As you already understood that there is no straight forward answer to ýwhen is the right time"? and why is this?
1. (Perception) Different ppl have different perception about marriage. For this type of subjective question different ppl will give different answer depending upon how they developed their perception about the marriage.
2. ( Need) Depending upon situation, status etc right time for the marriage varies for different ppl so no one can give a pinpointed answer, although all different answers can be equally good, but which to accept?, it again rest on you and only you.
3. (Attitude) Because of the experience or because of set example ppl may have developed positive or negative attitude towards marriage so their answer will depend upon their attitude.

Above mentioned points are more of theoretical nature, now below are some points which are important in practice.

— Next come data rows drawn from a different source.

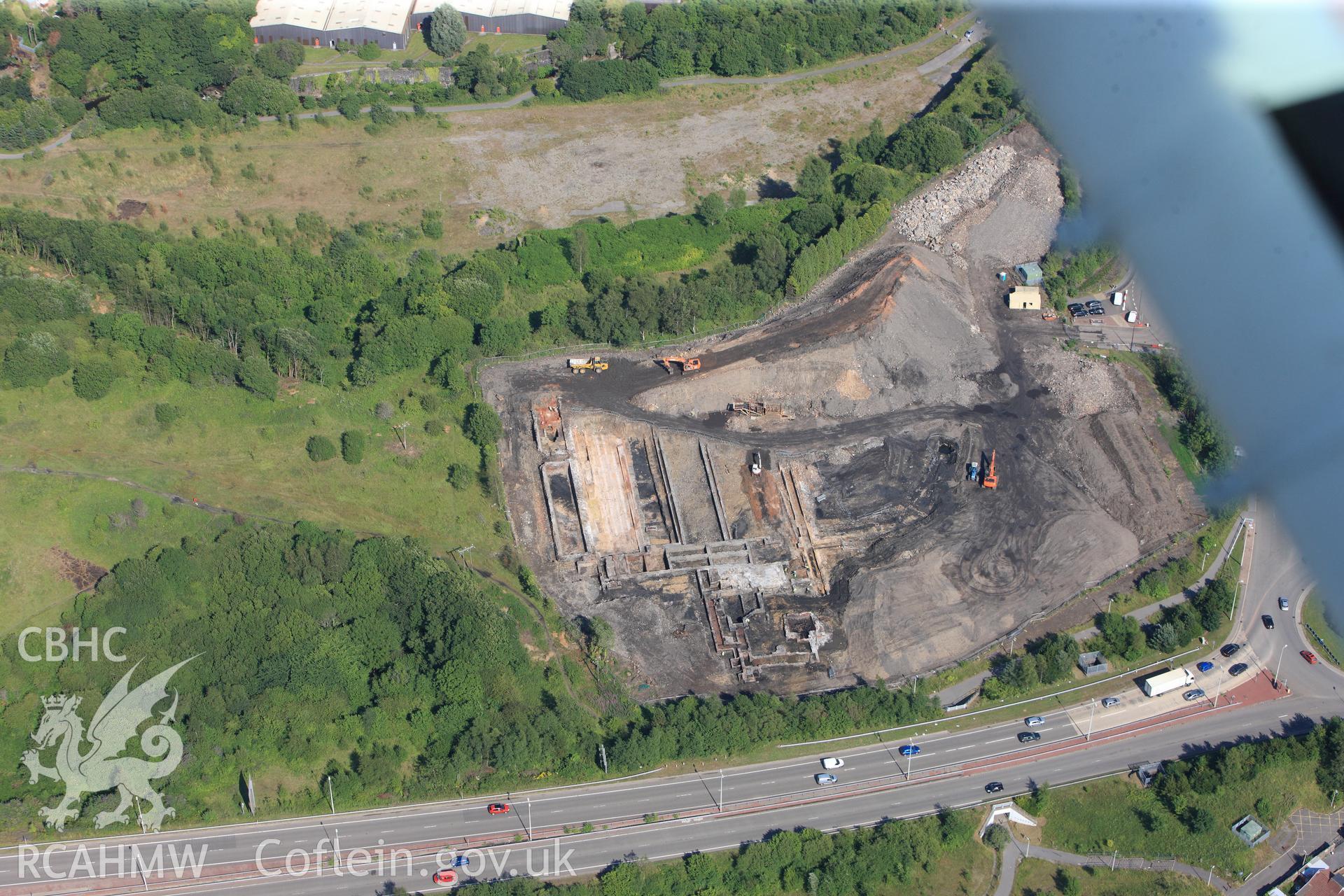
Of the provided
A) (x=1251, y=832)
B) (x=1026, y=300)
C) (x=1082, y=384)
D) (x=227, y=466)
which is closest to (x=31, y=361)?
(x=227, y=466)

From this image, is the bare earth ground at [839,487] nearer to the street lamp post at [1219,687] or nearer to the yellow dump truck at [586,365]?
the yellow dump truck at [586,365]

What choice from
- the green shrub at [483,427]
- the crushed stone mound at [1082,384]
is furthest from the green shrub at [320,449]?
the crushed stone mound at [1082,384]

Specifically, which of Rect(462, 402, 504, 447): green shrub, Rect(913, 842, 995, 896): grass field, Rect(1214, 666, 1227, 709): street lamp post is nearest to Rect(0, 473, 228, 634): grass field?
Rect(462, 402, 504, 447): green shrub

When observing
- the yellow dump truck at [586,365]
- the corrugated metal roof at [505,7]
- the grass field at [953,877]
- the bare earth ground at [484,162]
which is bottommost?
the grass field at [953,877]

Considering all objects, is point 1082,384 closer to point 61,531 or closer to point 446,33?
point 61,531

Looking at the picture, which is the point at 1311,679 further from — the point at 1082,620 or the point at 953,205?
the point at 953,205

1. If you want to make kids and give them good parental guidance and opportunity early marriage is good because
a) When you kid is teenager you donýt have to face too much of generation gap between you and your kid. When there is not much age difference between parents and kid it is much easier to go along with kids.
b) When your kid is going university, you will still be hard working mom/dad so you can make a significant economic contribution for your kids effort to get BETTER education.
2. If you want to contribute to the marriage life, early marriage is good.
a) Because till 28 we do not develop particular way of living (there are exception, of course) so we can adjust ourselves. After 28, usually we start to develop specific way of life and it is difficult to adjust according to need of the marriage. If both half are very very mature, this does not apply.
b) By the time you get older your kid is already either in university or completed university and working and you donýt need to worry about his future.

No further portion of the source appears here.